● **SOURCE PASSAGE**:
It is also important that the dimension of England is addressed. We recognise that England is very much the largest component of the union, but it is also very diverse. The shortcomings of governance in England are real, and part of the tensions we are talking about, but a federalism based on English regions is not something that anyone really believes is the way forward.

I am sorry to say this, but it is clear that the union is in no way safe in the hands of this Government under their dysfunctional, incoherent and—frankly—careless leadership—or rather lack of it. As I have said, we all know that a tidy federal solution to the governance of the United Kingdom is not easy to achieve, even if there were a will for it, which there is not. However, that does not excuse us for not striving for a relationship among the component parts of the UK based on consensus, mutual respect, fair shares and, as has been said repeatedly, co-operation—all ultimately reinforced by a legal constitutional settlement and dispute resolution mechanism.

I agree with the noble Lord, Lord Norton, that it is not about more power; it is about attitude and engagement. However, there must be a backstop with some kind of recourse and dispute resolution mechanism, because we have seen how the UK Government behave without one in relation to the devolved Administrations. I for one, privately, did not think that the vow at the end of the referendum in 2016 was necessary or helpful. I agree that lots of people were voting to stay in the United Kingdom as it was, without necessarily requiring change.

It is also an inescapable fact that the glue—the word used, I think, by the noble Lord, Lord Lisvane—provided by the EU helped in regard to agreed rules and to secure the Good Friday agreement; after all, the EU is one of its guarantors. It also gave the devolved Administrations and the UK Government a degree of clarity and security. That has all been swept away by the return of EU powers to the UK. I am not trying to reverse that, but it has been aggravated by a ham-handed application, for example, of the internal market Act and, to a lesser extent, the Subsidy Control Act.

● **REQUIRED ACTIONS**:
a) Find every row that contains the string "construction", matching case exactly, and copy each of those rows.
b) Continue the passage on the governance of the United Kingdom from its final sentence.
The passage on the governance of the United Kingdom has no connection to the rows that come after it.

● **PROVIDED RECORDS**:
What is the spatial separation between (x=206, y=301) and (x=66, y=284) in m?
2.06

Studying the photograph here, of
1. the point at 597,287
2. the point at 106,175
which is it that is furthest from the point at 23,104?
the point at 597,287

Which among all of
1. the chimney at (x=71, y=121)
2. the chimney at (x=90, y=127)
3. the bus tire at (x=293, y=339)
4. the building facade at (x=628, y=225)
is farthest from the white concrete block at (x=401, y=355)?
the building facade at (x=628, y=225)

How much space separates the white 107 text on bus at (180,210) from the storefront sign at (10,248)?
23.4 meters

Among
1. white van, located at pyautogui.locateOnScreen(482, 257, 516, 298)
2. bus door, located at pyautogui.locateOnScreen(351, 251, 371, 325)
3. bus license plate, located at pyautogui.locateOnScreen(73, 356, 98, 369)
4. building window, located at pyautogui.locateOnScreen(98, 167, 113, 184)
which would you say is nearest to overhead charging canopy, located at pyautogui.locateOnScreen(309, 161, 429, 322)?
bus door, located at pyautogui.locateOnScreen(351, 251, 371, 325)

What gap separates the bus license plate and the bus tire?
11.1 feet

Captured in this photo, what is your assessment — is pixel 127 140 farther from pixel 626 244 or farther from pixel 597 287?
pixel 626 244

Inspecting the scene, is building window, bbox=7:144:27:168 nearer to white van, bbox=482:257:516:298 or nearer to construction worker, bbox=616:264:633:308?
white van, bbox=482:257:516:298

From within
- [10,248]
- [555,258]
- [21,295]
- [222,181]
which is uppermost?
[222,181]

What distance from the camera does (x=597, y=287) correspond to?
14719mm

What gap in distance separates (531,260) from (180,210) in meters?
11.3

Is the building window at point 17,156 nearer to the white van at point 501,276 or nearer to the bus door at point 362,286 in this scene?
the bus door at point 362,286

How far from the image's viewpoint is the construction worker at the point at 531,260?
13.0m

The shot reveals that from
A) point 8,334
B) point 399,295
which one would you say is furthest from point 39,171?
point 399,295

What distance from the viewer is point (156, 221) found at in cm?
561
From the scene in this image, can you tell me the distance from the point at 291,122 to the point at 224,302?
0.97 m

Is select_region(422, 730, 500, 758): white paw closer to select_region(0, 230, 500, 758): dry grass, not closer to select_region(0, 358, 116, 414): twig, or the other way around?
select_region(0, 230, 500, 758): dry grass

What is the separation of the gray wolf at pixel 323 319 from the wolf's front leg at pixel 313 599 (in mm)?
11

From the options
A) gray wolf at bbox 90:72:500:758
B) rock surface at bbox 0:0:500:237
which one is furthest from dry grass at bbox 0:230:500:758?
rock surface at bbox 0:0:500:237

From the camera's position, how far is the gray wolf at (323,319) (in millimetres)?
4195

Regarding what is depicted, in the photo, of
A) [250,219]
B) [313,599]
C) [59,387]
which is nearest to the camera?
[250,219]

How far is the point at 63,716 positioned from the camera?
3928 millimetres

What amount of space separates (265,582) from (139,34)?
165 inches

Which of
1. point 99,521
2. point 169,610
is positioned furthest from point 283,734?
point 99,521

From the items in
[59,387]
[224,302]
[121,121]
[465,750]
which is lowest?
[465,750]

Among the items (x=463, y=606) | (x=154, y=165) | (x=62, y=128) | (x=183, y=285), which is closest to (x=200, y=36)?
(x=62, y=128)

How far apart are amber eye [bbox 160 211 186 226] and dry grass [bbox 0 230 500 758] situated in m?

● **RESULTS OF THE TASKS**:
a)
Inspecting the scene, is building window, bbox=7:144:27:168 nearer to white van, bbox=482:257:516:298 or nearer to construction worker, bbox=616:264:633:308?
How far from the image's viewpoint is the construction worker at the point at 531,260?

b)
I am also a member of the Common Frameworks Scrutiny Committee, which is about to agree its final report. When first set out, it appeared that common frameworks offered the way to achieve the kind of partnership within the UK that would build confidence, and they still could. However, it is clear that they are in danger of being downgraded into a simple process rather than being rather more substantial policy agreements allowing for divergence.

Thanks to the excellent report by the noble Lord, Lord Dunlop, we have new inter-government agreement, set out this year, which appears to offer a positive way forward, but, again, it depends on the will of the UK Government to apply it in spirit as well as in letter. It depends on that, and the UK Government, as always, have the upper hand. Frankly, the qualities needed are sadly lacking, and when they are not applied, there is no redress. But—and it is a big but—the strains on the union are not all one-way. The agreement signed by the Prime Minister to give appearance to his claim to get Brexit done was flawed at the outset, in terms of Northern Ireland in particular.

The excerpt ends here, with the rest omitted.